Rose resisted the urge to pull her car over and take pictures with her new (to her) Nikon D3200. Oh. That was her other dream—to be a photographer for National Geographic. All those incredible life stories best told through pictures just waiting for her to reveal. Unfortunately, she was still having a problem understanding apertures . . .
Like I said, I love beginnings. Middles and ends get so messy and real.
I’ve been reading a lot of fiction lately. Escapist fiction—not really good fiction—just really well written, fun fiction. Characters I like. Plots with twists and turns, but one where hope remains at the end.
Hope. I like novels to end with hope. Authors have so much control over their characters. They can inflict them with everything imaginable, and still bring them to hope in the end.
Unfortunately being human means not having control. Jesus knew this. He lived it.
Don’t let anyone ever tell you that being a Christian is easy. Following Christ is sacrificial because He was sacrificial. It means sacrificing control. Christ did. He was one with His Father, yet He chose not to claim His power for approximately 33 years. He walked with man in human form. Grappled with the same problems we deal with in our own lives, yet remained sinless. And he chose to die—to relinquish his power and control over the universe and take on our sin while suffering unimaginable pain on the cross. He let go. He turned everything over to His Father.
He is our example. Not a politician or a preacher or a friend. We must follow after Jesus. Emulate him. And he suffered. He sacrificed. He served.

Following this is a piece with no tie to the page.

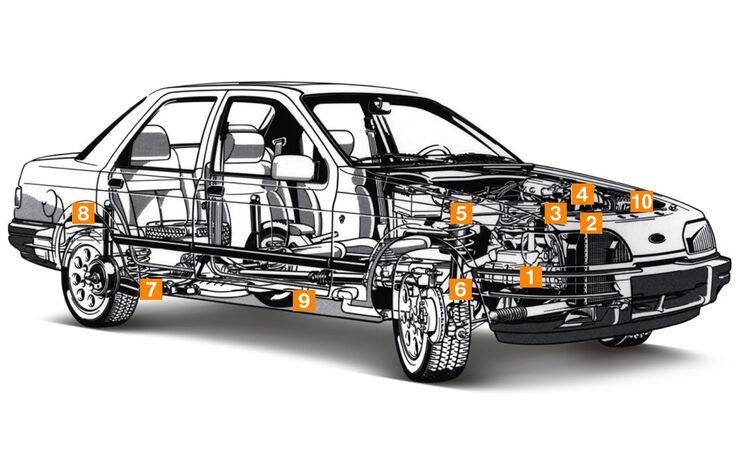 Ford Sierra 2.0i, Schwachstellen, Igelbild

It’s so stinkin’ hard when suffering encompasses us daily. We take a shower each morning and wash our body all the while thinking of the one we love that is suffering. We unconsciously shampoo and shave, nicking ourselves as we go because our minds and hearts—tied so intricately together with a thread that we can’t reach to cut—are devoured by worry over our loved ones.
Right now my daughter is facing huge health obstacles. I can’t fix it. I can’t control it. My sister is suffering with unfathomable grief. Diseases run rampant through family members—some helped with medication, but only helped. Not healed. Dear, dear friends carried a dying child to term, delivered this beautiful boy who then died within days. The grief haunts and is not lifted. It zooms in and leaves them breathless with pain. Another dear friend is watching his wife suffer with cancer.

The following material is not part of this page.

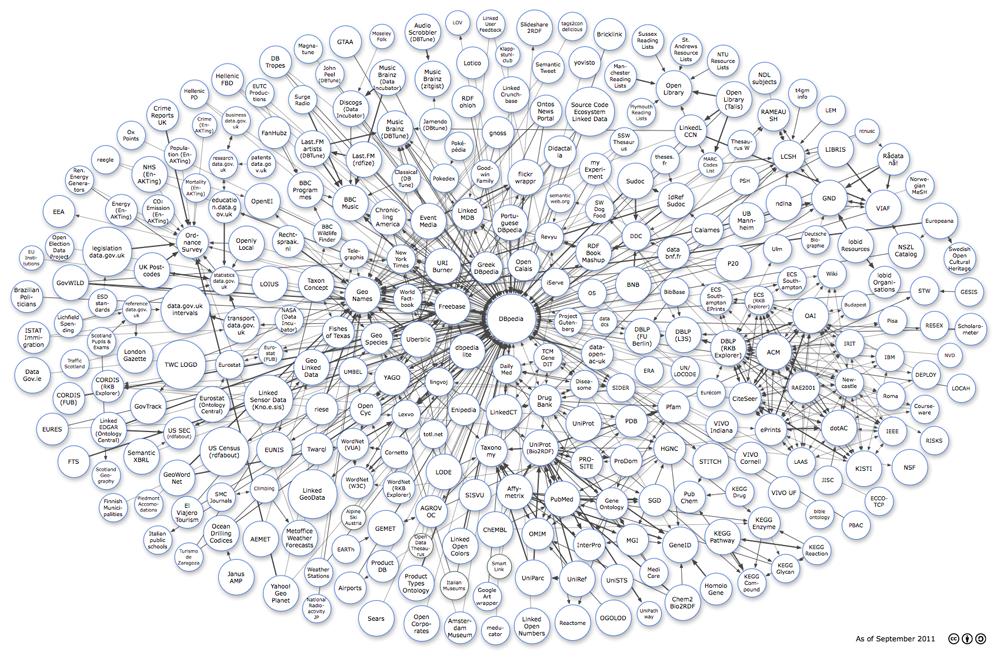 Como Visualizar Linked Data com R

Surrounded. Loss of control. Grief. Anxiety.
Jesus: a man of sorrows thoroughly acquainted with grief. We do not have a Savior that lives on a cloud, floating in white robes glowing in majesty. Distant. Unreachable. Unknowable.
Eugene Peterson who translated the Message Bible into the vernacular (What? God doesn’t speak in King James English? Oh my.), did a beautiful job with Isaiah 53. Just think for a minute: Isaiah wrote this approximately 700 years before Jesus was born.
“The servant [that would be Jesus] grew up before God—a scrawny seedling, a scrubby plant in a parched field [Earth/Israel]. There was nothing attractive about him, nothing to cause us to take a second look [Hollywood needs to take a look at this!]. He was looked down on and passed over, a man who suffered, who knew pain firsthand. One look at him and people turned away. We looked down on him, thought he was scum. But the fact is, it was our pains he carried—our disfigurements, all the things wrong with us. We thought he brought it on himself, that God was punishing him for his own failures. But it was our sins that did that to him, that ripped and tore and crushed him—our sins! He took the punishment, and that made us whole. Through his bruises we get healed. We’re all like sheep who’ve wandered off and gotten lost. We’ve all done our own things, gone our own way. And God has piled all our sins, everything we’ve done wrong, on him, on him.
He was beaten, he was tortured, but he didn’t say a word. Like a lamb taken to be slaughtered and like a sheep being sheared, he took it all in silence. Justice miscarried, and he was led off—and did anyone really know what was happening? He died without a thought for his own welfare, beaten bloody for the sins of my people. They buried him with the wicked, threw him in a grave with a rich man, even though he’d never hurt a soul or said one word that wasn’t true.”
He died to give us hope. A future. He knows the suffering that surrounds and envelopes us making us feel like we’re walking through a foggy nightmare that won’t stop. But then we get a glimmer of the hazy green whiskers of the birch tree next door or the bursts of green from a garden still partially covered with the white death of winter and remember resurrection. Christ’s hope springs eternal.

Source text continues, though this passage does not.